3. Whether the model fits in the right memory. As mentioned earlier in the article, there’s a cliff, not a slope, here. If a model fits in your GPU’s memory (VRAM), it’s fast. If it doesn’t and gets partially “offloaded” to CPU/system RAM, speed can drop by 10x or more, because the slow part bottlenecks everything. This is why people obsess over fitting a model in VRAM, and why a slightly smaller or more-quantized model that fits often beats a larger one that almost fits in terms of local usefulness.

4. Context length. Longer prompts cost more, in two ways. Prefill has to process every input token, so a long prompt means a longer wait for the first output token. And the model maintains a KV cache (a running memory of the attention computation for all prior tokens) that grows with context length, consuming memory and bandwidth that scale with how much text is in play. A 100K-token context is meaningfully slower and hungrier than a 2K one on the same model.

5. Batching (mostly a hosted-model thing). Inference servers process many users’ requests together in a batch, which uses the hardware far more efficiently since the weights get read once and reused across requests. It’s a big reason hosted APIs feel snappy at scale: your request is sharing the expensive weight-reading work with everyone else’s. Running locally, you’re a batch of one, so you don’t get this benefit.

6. Architectural and software optimizations. Beyond size, techniques like FlashAttention (a more memory-efficient attention implementation), speculative decoding (a small fast model drafts tokens that the big model verifies in bulk), and grouped-query attention (which shrinks the KV cache) all buy speed without changing the parameter count. Two models of identical size can differ substantially in speed based on these. This is also why the same model often gets faster over time as the runtime software improves around it.

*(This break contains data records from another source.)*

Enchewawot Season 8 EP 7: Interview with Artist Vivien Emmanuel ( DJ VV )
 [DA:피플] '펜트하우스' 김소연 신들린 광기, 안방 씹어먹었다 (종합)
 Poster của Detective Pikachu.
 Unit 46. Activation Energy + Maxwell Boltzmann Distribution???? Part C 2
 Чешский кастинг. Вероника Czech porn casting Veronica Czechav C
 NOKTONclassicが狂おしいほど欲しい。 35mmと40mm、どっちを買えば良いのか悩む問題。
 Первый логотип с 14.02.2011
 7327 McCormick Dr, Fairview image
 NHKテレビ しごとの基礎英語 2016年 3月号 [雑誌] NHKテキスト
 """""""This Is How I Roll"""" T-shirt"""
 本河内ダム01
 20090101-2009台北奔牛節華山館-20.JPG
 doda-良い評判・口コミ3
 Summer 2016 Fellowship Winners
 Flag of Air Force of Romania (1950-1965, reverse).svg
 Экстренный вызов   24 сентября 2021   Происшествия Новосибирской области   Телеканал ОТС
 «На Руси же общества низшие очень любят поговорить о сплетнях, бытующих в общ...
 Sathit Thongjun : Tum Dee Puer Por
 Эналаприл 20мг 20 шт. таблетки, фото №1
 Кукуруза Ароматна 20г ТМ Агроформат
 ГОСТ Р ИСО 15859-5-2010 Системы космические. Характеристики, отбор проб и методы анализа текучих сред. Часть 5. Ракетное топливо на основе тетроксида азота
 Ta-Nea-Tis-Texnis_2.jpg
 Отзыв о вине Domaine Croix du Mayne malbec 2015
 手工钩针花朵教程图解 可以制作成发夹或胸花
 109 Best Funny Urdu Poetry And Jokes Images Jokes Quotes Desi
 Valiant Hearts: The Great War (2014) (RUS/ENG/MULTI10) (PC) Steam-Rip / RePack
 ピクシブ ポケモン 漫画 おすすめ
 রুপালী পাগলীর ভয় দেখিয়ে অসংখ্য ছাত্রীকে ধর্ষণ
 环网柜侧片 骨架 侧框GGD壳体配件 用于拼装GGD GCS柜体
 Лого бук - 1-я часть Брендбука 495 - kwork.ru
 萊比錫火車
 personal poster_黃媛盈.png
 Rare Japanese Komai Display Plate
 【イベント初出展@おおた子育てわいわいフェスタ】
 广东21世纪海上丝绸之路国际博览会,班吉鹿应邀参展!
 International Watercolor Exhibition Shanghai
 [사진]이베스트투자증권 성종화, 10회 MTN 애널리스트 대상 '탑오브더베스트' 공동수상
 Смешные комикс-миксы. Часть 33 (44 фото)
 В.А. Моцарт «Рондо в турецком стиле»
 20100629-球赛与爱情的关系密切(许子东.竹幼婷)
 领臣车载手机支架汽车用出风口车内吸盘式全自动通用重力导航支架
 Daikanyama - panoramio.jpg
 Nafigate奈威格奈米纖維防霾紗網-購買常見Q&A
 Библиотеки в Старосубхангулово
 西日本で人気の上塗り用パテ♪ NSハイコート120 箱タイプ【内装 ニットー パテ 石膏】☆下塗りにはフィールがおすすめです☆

The short version: active parameters and memory bandwidth set the performance ceiling; fitting in VRAM, context length, and batching determines how close you get to that ceiling.⁴

Reasoning models: trading speed for thinking

A recent and important split in the model world is between ordinary models and reasoning models (also called “thinking” models). An ordinary model starts emitting its answer immediately, token by token. A reasoning model is trained to first spend a chunk of tokens working through the problem (planning, trying approaches, checking itself) before it commits to a final answer. You’ll often see this surfaced in the interface as a collapsible “thinking” section that appears before the real response.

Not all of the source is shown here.